Alla parte sinistra del carro, quattro donne vestite di rosso “facean festa” (le virtù cardinali: Prudenza, Giustizia, Fortezza e Temperanza). Una di loro, la Prudenza, come scrive san Tommaso, dotata di tre occhi (il passato, il presente e il futuro), guida la danza. Appresso a quanto descritto, venivano due vecchi vestiti in modo diverso ma con uguale portamento austero. Uno pareva un discepolo di Ippocrate; l’altro brandiva una spada.

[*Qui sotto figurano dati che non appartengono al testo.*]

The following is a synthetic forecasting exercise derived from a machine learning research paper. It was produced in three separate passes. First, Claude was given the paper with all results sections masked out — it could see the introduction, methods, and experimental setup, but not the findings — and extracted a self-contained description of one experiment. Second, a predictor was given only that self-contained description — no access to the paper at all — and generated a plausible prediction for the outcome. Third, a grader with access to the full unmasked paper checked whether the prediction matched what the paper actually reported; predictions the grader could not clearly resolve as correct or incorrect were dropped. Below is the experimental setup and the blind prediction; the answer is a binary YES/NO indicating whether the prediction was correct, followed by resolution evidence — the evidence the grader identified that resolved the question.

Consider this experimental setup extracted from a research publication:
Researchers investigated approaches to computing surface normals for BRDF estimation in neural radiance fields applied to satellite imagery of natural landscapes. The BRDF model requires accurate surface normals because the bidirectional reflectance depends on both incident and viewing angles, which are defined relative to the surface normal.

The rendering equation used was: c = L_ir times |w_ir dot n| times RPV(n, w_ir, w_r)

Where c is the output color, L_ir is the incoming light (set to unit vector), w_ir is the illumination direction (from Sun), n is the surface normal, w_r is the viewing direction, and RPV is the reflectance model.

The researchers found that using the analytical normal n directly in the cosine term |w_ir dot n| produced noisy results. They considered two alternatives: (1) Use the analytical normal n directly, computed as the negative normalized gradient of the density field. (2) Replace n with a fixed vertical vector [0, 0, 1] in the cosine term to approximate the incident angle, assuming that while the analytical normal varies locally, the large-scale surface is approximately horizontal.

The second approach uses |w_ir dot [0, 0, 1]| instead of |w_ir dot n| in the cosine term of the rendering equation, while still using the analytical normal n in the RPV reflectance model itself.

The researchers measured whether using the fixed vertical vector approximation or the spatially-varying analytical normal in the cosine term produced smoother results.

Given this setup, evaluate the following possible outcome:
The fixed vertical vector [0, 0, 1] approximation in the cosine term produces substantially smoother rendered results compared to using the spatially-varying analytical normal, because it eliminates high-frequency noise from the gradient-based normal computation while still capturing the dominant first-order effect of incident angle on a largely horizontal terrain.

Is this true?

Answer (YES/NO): YES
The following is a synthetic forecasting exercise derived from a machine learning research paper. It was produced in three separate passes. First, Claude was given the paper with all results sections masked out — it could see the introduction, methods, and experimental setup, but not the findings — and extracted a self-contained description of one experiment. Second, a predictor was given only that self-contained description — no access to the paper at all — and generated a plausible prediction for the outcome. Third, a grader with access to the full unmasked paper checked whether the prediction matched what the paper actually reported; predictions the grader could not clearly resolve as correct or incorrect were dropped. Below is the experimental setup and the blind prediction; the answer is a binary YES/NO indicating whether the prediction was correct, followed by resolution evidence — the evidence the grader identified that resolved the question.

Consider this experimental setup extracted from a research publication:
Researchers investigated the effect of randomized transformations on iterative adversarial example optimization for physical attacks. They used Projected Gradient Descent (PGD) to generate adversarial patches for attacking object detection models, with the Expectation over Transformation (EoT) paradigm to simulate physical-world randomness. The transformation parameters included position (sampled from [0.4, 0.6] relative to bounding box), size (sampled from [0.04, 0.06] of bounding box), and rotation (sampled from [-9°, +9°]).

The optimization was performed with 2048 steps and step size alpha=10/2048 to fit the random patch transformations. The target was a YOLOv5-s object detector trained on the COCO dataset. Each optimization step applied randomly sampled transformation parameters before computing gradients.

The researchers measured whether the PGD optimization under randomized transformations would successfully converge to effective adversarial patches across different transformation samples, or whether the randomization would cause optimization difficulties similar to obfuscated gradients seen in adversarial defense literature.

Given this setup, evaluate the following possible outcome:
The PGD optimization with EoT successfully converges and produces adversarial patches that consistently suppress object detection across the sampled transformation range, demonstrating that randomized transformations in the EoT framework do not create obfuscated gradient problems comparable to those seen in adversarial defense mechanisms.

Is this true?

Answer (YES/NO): NO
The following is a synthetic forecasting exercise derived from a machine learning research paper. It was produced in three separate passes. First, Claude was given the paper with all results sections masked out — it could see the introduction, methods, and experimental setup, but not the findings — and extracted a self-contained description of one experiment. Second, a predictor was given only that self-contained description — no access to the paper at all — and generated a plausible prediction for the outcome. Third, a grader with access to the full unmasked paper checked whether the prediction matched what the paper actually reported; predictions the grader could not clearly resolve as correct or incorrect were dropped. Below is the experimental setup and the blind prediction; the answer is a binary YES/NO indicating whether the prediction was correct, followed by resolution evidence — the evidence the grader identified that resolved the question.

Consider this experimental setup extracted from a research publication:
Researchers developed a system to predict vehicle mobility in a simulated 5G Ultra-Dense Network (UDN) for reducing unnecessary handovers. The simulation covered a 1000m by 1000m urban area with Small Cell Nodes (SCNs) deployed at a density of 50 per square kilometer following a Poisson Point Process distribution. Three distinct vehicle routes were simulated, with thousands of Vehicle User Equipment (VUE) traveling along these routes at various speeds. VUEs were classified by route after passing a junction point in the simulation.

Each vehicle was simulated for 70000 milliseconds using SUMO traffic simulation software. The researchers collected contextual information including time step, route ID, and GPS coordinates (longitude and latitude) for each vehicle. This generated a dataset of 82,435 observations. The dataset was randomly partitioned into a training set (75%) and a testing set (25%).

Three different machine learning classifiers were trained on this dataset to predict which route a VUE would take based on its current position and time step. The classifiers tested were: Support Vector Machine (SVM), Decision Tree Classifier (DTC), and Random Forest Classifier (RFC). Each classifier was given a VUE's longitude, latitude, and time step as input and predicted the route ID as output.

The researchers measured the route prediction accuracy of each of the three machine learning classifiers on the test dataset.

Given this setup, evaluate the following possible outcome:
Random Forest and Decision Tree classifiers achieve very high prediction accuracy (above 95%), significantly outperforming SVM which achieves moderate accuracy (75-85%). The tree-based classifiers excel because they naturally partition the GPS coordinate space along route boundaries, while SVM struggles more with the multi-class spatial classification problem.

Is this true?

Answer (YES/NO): NO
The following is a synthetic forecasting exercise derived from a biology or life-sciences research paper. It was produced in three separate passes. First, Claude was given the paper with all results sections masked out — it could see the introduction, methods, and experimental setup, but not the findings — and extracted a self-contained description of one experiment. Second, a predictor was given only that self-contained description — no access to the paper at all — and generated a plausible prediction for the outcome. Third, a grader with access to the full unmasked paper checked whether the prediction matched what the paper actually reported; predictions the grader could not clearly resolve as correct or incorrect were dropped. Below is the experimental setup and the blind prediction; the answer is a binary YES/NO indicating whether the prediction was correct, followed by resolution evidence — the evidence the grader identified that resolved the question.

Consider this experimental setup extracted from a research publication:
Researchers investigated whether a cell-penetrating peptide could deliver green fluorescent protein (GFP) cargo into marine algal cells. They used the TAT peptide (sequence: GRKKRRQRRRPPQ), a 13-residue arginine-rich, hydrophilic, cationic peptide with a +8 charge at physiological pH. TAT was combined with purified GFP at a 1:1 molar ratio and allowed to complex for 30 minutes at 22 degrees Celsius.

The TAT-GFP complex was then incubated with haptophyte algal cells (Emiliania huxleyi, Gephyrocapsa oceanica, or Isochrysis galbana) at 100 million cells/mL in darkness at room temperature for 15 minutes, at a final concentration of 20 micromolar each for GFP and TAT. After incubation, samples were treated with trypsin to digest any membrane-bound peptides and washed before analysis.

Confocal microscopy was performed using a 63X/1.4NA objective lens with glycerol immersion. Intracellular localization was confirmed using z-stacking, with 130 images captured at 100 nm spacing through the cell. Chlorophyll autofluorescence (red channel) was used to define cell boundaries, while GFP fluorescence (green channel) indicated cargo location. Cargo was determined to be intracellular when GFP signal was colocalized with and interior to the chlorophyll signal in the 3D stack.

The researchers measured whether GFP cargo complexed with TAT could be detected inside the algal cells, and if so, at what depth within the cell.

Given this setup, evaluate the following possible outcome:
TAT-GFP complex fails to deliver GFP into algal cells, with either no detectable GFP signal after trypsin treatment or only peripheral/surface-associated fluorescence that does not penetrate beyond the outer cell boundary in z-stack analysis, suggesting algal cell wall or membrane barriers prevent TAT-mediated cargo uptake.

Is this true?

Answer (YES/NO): NO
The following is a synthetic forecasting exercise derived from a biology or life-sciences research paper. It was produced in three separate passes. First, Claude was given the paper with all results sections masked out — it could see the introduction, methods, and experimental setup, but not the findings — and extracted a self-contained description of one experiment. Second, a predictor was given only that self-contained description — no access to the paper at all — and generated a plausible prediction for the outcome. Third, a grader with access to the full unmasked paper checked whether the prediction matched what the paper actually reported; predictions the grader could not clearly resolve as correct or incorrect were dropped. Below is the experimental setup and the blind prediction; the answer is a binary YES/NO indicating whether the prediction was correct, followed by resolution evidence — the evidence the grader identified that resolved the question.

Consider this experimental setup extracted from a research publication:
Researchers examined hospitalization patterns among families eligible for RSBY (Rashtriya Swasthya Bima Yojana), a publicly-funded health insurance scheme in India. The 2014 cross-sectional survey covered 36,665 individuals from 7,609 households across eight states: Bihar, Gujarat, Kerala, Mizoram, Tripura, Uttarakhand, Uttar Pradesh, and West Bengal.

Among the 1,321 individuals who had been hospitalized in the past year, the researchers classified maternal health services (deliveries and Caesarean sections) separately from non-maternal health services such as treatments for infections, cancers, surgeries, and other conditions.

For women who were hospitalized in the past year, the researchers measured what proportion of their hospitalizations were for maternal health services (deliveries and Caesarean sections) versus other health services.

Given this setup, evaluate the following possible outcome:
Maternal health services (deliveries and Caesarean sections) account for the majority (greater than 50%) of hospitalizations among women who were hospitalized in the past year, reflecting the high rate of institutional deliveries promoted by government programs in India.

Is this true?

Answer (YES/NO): NO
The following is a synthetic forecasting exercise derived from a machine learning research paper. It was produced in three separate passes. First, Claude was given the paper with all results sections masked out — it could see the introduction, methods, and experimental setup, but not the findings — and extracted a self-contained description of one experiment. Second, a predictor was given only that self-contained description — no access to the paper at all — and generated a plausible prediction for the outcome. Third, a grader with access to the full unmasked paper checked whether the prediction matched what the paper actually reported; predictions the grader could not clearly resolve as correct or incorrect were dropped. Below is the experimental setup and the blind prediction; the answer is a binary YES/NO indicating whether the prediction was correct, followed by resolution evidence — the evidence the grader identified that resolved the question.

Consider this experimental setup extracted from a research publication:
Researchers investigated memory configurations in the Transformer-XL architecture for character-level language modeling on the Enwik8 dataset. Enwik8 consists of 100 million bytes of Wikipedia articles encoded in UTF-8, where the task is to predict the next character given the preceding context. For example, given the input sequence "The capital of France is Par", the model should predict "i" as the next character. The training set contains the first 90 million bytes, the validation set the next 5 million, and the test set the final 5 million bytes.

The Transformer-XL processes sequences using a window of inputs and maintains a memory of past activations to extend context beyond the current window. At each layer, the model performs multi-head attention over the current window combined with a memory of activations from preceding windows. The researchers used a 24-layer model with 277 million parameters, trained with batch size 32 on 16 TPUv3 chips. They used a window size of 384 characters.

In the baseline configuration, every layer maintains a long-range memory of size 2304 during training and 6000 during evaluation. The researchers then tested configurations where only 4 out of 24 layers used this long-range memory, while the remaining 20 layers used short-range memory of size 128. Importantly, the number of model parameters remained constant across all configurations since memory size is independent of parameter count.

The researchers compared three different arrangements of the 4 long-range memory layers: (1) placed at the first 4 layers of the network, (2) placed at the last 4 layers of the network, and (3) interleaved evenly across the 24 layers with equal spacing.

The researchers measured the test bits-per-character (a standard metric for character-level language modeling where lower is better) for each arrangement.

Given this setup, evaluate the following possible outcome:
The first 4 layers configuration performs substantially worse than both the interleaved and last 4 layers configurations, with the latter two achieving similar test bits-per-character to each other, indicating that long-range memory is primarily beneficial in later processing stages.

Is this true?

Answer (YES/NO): YES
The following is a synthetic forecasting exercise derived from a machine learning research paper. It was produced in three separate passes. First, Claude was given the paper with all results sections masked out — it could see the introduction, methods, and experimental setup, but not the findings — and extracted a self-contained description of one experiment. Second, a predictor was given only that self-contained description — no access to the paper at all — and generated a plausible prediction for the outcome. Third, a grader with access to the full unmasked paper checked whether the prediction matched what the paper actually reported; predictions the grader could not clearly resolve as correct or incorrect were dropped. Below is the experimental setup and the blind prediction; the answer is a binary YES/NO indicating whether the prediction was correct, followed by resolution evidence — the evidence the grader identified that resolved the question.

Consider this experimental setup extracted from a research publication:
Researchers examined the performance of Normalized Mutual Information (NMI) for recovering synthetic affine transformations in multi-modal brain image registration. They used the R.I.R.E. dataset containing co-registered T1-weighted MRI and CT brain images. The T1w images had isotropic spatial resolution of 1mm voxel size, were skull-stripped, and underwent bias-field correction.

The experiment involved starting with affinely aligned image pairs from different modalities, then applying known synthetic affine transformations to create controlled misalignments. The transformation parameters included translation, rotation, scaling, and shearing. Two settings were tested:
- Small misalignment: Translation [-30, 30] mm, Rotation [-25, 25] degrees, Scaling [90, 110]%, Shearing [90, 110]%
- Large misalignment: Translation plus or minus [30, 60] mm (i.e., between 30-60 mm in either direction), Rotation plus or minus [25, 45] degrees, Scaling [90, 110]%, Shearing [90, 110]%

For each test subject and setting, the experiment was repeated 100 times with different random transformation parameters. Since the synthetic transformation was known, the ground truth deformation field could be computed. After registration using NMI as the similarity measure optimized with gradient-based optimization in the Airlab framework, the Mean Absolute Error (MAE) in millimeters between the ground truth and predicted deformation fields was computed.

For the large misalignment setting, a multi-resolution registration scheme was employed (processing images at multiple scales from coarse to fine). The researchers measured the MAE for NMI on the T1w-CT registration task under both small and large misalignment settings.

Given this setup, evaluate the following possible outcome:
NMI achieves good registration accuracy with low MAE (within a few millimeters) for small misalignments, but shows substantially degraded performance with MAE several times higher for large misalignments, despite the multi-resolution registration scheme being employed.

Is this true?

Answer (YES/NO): YES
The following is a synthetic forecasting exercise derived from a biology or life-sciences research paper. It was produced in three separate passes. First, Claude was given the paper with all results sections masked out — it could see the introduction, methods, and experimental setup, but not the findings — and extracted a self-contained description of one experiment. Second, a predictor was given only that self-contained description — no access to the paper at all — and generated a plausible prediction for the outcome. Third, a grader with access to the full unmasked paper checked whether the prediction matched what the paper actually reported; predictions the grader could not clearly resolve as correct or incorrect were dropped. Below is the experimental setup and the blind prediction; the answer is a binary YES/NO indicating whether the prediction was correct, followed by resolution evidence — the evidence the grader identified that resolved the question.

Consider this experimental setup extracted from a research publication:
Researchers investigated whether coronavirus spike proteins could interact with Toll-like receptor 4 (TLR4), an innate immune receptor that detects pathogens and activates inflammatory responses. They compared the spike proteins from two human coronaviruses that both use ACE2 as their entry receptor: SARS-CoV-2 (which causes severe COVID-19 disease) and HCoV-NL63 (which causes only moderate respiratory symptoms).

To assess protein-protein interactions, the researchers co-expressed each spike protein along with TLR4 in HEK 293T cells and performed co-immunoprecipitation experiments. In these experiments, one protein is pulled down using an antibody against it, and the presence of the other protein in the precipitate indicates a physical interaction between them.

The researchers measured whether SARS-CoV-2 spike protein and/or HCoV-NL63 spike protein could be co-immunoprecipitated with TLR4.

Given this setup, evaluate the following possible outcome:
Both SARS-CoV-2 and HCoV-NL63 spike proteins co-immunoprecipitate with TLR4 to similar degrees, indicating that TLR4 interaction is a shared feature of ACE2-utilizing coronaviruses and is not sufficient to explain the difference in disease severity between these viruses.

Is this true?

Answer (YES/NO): NO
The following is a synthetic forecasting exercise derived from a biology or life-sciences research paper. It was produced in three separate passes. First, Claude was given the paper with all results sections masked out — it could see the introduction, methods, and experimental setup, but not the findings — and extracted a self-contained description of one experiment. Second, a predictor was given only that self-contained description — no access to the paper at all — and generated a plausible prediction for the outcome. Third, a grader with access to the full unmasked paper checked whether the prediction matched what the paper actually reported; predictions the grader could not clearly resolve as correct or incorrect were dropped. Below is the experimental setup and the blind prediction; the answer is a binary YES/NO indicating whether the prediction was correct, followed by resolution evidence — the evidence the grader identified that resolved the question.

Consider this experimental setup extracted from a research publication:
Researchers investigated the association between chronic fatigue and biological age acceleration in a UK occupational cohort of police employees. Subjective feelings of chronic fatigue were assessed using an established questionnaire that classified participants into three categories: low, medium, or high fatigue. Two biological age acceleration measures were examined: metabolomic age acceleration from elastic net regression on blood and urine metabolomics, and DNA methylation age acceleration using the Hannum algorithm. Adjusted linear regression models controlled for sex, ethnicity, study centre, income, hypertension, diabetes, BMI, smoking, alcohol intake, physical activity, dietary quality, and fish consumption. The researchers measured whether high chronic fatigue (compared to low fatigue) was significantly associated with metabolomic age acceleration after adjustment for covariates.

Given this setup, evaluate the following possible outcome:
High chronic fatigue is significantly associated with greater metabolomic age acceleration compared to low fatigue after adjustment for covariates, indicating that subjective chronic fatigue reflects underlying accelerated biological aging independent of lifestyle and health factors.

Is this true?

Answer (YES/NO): NO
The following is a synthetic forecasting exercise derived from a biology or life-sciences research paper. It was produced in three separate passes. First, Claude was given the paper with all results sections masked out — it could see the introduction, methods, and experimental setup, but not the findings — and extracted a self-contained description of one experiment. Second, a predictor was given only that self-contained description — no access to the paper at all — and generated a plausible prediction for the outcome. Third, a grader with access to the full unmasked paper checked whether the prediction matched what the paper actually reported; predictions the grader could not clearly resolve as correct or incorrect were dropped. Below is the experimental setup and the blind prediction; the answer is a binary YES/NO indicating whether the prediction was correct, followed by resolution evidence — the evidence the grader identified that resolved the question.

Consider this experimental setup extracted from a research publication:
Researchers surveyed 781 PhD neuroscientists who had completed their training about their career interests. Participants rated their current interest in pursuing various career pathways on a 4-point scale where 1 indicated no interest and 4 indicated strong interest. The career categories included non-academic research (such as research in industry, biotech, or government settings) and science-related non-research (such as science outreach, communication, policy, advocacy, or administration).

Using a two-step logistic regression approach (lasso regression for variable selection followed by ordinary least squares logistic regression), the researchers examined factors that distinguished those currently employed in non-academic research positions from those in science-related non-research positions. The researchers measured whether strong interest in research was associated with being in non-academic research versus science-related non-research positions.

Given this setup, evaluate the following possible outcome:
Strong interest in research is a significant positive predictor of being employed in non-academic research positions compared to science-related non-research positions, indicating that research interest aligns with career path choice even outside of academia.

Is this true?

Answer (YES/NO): YES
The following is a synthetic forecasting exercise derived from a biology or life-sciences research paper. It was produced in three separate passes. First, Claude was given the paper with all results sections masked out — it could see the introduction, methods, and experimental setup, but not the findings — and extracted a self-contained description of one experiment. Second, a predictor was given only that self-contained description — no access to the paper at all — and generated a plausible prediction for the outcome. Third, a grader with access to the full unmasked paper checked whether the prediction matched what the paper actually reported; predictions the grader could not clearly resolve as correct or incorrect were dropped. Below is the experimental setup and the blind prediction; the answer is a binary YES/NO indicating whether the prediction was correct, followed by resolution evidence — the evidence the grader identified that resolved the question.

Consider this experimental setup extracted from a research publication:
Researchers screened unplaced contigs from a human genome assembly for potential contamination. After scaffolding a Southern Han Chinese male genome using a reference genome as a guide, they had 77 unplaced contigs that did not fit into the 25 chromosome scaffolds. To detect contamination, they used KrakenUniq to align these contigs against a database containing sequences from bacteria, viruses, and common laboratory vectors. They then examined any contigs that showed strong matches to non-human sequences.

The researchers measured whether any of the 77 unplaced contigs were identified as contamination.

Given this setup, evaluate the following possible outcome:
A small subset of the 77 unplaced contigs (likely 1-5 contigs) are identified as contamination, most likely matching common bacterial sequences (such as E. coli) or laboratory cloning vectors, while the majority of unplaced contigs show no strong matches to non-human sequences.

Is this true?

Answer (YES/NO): NO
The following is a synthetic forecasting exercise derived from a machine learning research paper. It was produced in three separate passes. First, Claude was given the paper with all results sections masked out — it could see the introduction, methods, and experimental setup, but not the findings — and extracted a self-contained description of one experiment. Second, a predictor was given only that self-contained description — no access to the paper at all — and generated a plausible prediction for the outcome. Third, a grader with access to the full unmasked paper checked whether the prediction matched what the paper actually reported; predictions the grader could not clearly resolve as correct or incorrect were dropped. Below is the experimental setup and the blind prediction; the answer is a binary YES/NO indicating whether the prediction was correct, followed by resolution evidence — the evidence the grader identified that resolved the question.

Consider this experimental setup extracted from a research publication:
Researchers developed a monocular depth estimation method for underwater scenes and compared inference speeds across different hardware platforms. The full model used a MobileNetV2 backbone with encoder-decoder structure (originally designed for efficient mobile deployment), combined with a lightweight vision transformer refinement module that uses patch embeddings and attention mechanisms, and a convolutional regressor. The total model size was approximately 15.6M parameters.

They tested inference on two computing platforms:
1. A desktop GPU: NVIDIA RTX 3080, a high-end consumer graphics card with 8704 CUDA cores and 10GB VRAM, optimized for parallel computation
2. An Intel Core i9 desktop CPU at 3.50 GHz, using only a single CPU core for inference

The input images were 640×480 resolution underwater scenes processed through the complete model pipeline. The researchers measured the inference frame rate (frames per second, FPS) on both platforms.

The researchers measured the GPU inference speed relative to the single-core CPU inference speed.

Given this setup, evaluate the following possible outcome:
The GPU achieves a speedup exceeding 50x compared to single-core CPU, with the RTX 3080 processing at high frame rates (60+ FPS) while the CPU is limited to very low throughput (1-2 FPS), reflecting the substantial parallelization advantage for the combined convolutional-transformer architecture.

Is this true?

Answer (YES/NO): NO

Poi, quattro uomini con umile sembiante, ed uno solo a seguirli (l’Autore dell’Apocalisse, con gli occhi chiusi per concentrarsi sulle sue visioni). Sette persone biancovestite, come le prime della solenne processione, ma senza la corona di gigli, bensì di rose e fiori rossi. Dante, nell’approssimarsi della schiera finale, avrebbe giurato “che tutti ardesser di sopra da’ cigli” (v. 150).
Quando il carro fu davanti al Poeta, s’udì un tuono e tutti si fermarono.